Hard to hear when you’re buried under piles of $$$
Despite the social media giant being hauled over the coals for several months for failing to limit – or even recognize – widespread abuse of its platform to spread fake news, the California corp failed yet again this week to differentiate real news and obvious nonsense.
On Wednesday, in Virginia, USA, an Amtrak train carrying Republican lawmakers crashed, killing one person and injuring several passengers. But if you checked out Facebook’s curated news section, you would have found out that the “news” that it was no accident.
It was, of course, a “false flag” operation – isn’t everything these days? – carried out by anti-Trump activists who possibly had connections to Hillary Clinton.
In the “people are saying” section of its trending news section, bogus news stories pushing the above conspiracy theory were prominently displayed on the page covering the Amtrak crash.
That means that despite its best efforts, with the world watching, Facebook remains unable to identify real news from obvious falsehoods. Why? And does it matter?
Breaking (the) news
First, why is Facebook incapable of doing what journalists have been doing for decades and identify reliable – and unreliable – information?
The answer is simple: because the company is determined that it will extend its algorithmic prowess, and only that, in dealing with the huge swathes of content that its users post and produce. It is culturally incapable of imagining how it can use its billions of dollars in profit – $4.2bn in just three months we found out on Wednesday – to hire people that will resolve its fake news problem.
It tried it once, hiring a group of journalists to scour and curate news, and it didn’t go well. Something about having a group of independently minded, authority-questioning individuals working for Facebook HQ didn’t quite gel with the prevailing work culture.
How does Facebook figure out what news appears and what doesn’t? The biz won’t say exactly, but it’s safe to assume it prefers stories that its users have linked to, particularly articles that are heavily shared and from news organizations that Facebook views as trustworthy.
It’s all a black box, of course. Why? Because it doesn’t want people to game the system.
The great game
But, of course, they do game the system, as an open letter to Facebook CEO Mark Zuckerberg from the editor of the San Francisco Chronicle – a newspaper covering the Bay Area where Zuck has a nice house – makes plain.
“We struggled along, trying to anticipate the seemingly capricious changes in your news-feed algorithm,” wrote Audrey Cooper earlier this month. “We created new jobs in our newsrooms and tried to increase the number of people who signed up to follow our posts on Facebook. We were rewarded with increases in traffic to our websites, which we struggled to monetize.”
She goes on: “We were successful in getting people to ‘like’ our news, and you started to notice. Studies show more than half of Americans use Facebook to get news. That traffic matters because we monetize it – it pays the reporters who hold the powerful accountable.”
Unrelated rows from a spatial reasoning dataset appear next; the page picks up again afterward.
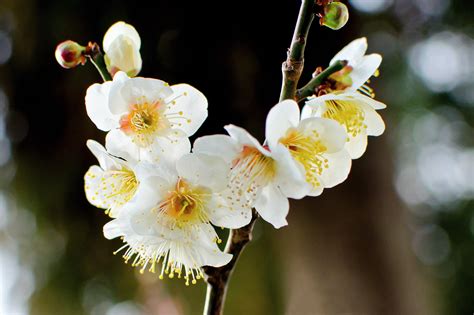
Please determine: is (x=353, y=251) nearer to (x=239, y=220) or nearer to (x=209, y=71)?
(x=209, y=71)

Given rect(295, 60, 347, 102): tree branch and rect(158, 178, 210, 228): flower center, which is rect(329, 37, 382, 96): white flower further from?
rect(158, 178, 210, 228): flower center

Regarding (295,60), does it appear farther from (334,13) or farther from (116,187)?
(116,187)

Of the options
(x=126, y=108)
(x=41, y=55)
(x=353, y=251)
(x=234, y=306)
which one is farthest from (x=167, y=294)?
(x=126, y=108)

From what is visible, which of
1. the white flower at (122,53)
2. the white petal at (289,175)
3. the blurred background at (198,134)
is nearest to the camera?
the white petal at (289,175)

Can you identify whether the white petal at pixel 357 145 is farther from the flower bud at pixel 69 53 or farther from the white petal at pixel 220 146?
the flower bud at pixel 69 53

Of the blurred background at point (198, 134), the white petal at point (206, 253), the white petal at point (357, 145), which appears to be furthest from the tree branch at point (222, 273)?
the blurred background at point (198, 134)

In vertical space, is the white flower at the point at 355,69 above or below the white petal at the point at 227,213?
above
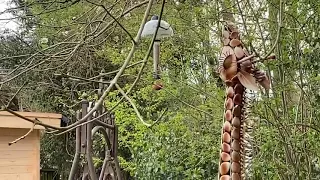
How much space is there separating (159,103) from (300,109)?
2.65 meters

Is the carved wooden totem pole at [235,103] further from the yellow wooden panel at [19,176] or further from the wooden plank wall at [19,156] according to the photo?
the yellow wooden panel at [19,176]

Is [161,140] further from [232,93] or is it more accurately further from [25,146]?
[232,93]

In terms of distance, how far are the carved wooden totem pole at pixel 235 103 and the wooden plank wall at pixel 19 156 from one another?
310 centimetres

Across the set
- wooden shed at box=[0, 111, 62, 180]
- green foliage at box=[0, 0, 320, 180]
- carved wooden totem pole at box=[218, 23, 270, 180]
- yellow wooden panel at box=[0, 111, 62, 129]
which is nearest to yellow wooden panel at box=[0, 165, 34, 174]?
wooden shed at box=[0, 111, 62, 180]

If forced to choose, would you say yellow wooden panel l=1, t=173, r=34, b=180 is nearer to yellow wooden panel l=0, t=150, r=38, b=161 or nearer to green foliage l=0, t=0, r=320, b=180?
yellow wooden panel l=0, t=150, r=38, b=161

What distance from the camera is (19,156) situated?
412 cm

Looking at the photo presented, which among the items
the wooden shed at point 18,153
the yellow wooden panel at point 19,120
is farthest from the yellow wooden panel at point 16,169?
the yellow wooden panel at point 19,120

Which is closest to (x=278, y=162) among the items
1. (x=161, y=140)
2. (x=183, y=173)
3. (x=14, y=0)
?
(x=183, y=173)

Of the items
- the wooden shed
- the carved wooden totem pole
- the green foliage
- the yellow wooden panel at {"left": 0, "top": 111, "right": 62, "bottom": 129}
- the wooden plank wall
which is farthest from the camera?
the wooden plank wall

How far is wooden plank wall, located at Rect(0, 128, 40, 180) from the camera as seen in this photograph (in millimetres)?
3959

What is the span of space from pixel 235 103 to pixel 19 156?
3329mm

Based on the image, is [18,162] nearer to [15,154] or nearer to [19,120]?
[15,154]

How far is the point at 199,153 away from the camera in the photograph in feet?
14.0

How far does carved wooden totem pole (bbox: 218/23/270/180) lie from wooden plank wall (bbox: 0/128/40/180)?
310 cm
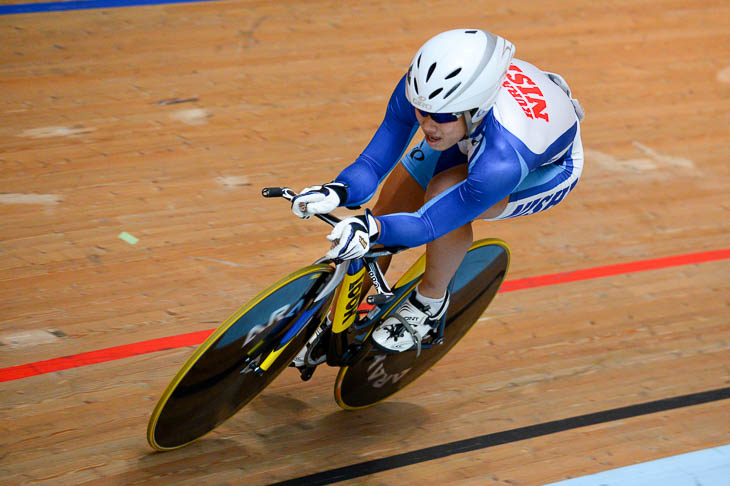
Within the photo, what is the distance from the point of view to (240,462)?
8.08 ft

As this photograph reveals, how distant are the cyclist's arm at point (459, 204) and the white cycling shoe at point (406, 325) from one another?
41 cm

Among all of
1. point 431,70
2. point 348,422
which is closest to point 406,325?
point 348,422

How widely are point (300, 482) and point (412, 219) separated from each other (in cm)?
91

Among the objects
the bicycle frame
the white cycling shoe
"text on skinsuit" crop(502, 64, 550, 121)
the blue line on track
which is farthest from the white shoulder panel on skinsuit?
the blue line on track

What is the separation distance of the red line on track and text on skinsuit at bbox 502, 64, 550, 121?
1.24 metres

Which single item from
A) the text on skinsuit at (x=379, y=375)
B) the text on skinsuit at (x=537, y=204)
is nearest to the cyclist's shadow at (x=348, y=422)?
the text on skinsuit at (x=379, y=375)

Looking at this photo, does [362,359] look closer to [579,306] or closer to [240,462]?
[240,462]

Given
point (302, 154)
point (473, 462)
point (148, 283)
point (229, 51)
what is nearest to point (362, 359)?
point (473, 462)

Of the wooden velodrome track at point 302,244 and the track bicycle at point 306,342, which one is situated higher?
the track bicycle at point 306,342

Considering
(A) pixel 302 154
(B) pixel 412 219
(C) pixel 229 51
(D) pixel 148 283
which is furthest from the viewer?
(C) pixel 229 51

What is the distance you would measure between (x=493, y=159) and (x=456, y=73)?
0.25 meters

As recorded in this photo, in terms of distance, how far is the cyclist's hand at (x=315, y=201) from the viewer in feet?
6.61

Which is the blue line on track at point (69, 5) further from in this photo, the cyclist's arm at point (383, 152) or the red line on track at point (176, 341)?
the cyclist's arm at point (383, 152)

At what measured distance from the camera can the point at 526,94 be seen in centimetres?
225
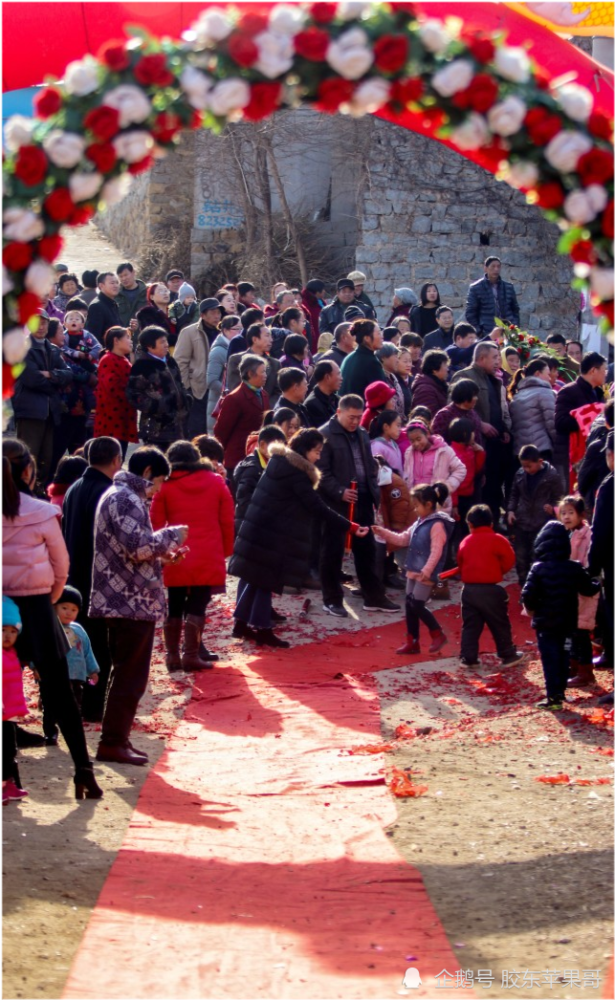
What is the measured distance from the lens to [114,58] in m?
5.52

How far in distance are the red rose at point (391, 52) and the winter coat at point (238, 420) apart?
6.81 metres

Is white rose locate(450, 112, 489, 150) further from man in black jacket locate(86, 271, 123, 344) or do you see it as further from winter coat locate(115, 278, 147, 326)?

But, it wasn’t just newspapers that have people dedicated to figuring out what was in the Facebook black box, as Cooper points out: “Just as we had learned how to market real news on Facebook, so too did more nefarious operations. It became clear foreign agents and domestic partisans used Facebook to spread fabricated news.”
And it is this reason that algorithms will never work for news: because Facebook assumes its users have the skills and noses of news editors when they don’t. People are fickle, prejudiced, easily swayed, and just as easily conned. Plus, of course, they are not getting paid to focus in on the truth. Sharing a post takes one tap and two seconds. What does it matter if it’s not real?
Plus no matter what clever algorithms are put in place, if someone has a strong enough incentive they will figure out how to game the system. And foreign agents, driven partisans, and the owners of clickbait websites have that incentive in spades.